### Required work
Extend the thesis abstract on facial age estimation and driver drowsiness detection, picking up after its last sentence.

### Excerpted passage

##############################

Defensa de tesis doctoral: Advancing Face Analysis in Images and Videos: Age Estimation and Drowsiness Detection
Fecha de primera publicación: 09/07/2025
Autor: Salah Eddine Bekhouche
Tesis: Advancing Face Analysis in Images and Videos: Age Estimation and Drowsiness Detection
Director: Fadi Dornaika
Día: 17 de julio de 2025
Hora: 10:30h
Lugar: sala Ada Lovelace (Facultad de Informática)
Abstract:
"Deep learning, particularly through sophisticated architectures like CNN, has significantly advanced automated facial analysis. Tasks such as recognition and attribute analysis have seen performance boosts. However, achieving truly robust and versatile systems, especially for complex regression tasks like age estimation or dynamic state assessments like driver drowsiness detection, faces persistent challenges. A key hurdle remains developing models that reliably handle extreme variations in real-world conditions including pose, illumination, expression, occlusions, and intrinsic image quality issues. While techniques like attention mechanisms and specialized network designs exist, accurately interpreting subtle age-related facial changes across a lifetime or detecting fine-grained behavioral cues indicative of drowsiness under these variations remains difficult. Furthermore, ensuring robust generalization across diverse demographics, unseen environments, and varying data acquisition setups often requires more than standard data augmentation or transfer learning, demanding tailored methodological innovations.
Addressing these specific challenges in facial age estimation and driver drowsiness detection is crucial. Current age estimation methods, often relying on direct regression or simple classification with standard CNNs, can struggle with the non-linear nature of aging, sensitivity to variations unrelated to age, and may not adequately capture distinct features relevant to different life stages. Similarly, vision-based drowsiness detection often relies on indicators like PERCLOS, yawn frequency, or head pose, typically extracted using conventional computer vision techniques or basic deep learning models. These approaches can be sensitive to illumination changes, fail to integrate multiple cues effectively, lack robustness to individual differences in fatigue expression, and may not fully leverage the rich spatiotemporal information present in video sequences. Existing methods often lack mechanisms to specifically enhance feature discriminability for these challenging tasks or to compare systematically foundational approaches (handcrafted features) against modern deep learning within these specific contexts.

##############################

### Raw data

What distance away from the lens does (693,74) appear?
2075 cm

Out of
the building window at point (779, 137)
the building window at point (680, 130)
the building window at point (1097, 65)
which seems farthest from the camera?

##############################

### Result of this task
This thesis delves into these specific problems within automated facial analysis, proposing and evaluating advanced computational methods focused explicitly on enhancing facial age estimation from static images and driver drowsiness detection from video sequences. Motivated by the limitations of existing approaches and the need for systems robust to real-world variability, our work explores both the comparative efficacy of traditional handcrafted features versus contemporary deep learning techniques and introduces novel deep learning architectures and strategies tailored to these tasks. The primary objective is to develop methods that push the boundaries of accuracy, robustness, and practical applicability in these domains. The core contributions, validated through extensive experiments detailed herein using relevant benchmark datasets and evaluation metrics (e.g., Mean Absolute Error for age; Accuracy, F1-score for drowsiness), are:
A comprehensive comparative study systematically evaluating the performance of established handcrafted features against various deep learning-based features for human facial age estimation. This establishes critical baselines and contextualizes the performance gains achievable with deep learning, while also highlighting scenarios where traditional methods remain competitive or complementary.
The development and validation of a novel multi-stage deep neural network architecture specifically designed for facial age estimation. This approach aims to improve accuracy and robustness by decomposing the complex regression task into distinct stages, potentially better modeling age-related transformations across the lifespan.
The design and implementation of a specialized Spatiotemporal Convolutional Neural Network (ST-CNN) incorporating Pyramid Bottleneck Blocks. This architecture is demonstrated effectively for eye blinking detection, targeting the efficient capture of multi-scale spatiotemporal features crucial for recognizing micro-expressions relevant to drowsiness analysis in video data.
A new hybrid approach for end-to-end driver drowsiness detection in video sequences. This method utilizes a strategy for selecting and integrating deep features from different network levels or temporal windows, aiming to enhance the discriminative power of the feature representation and improve classification performance by focusing on the most salient fatigue indicators over time.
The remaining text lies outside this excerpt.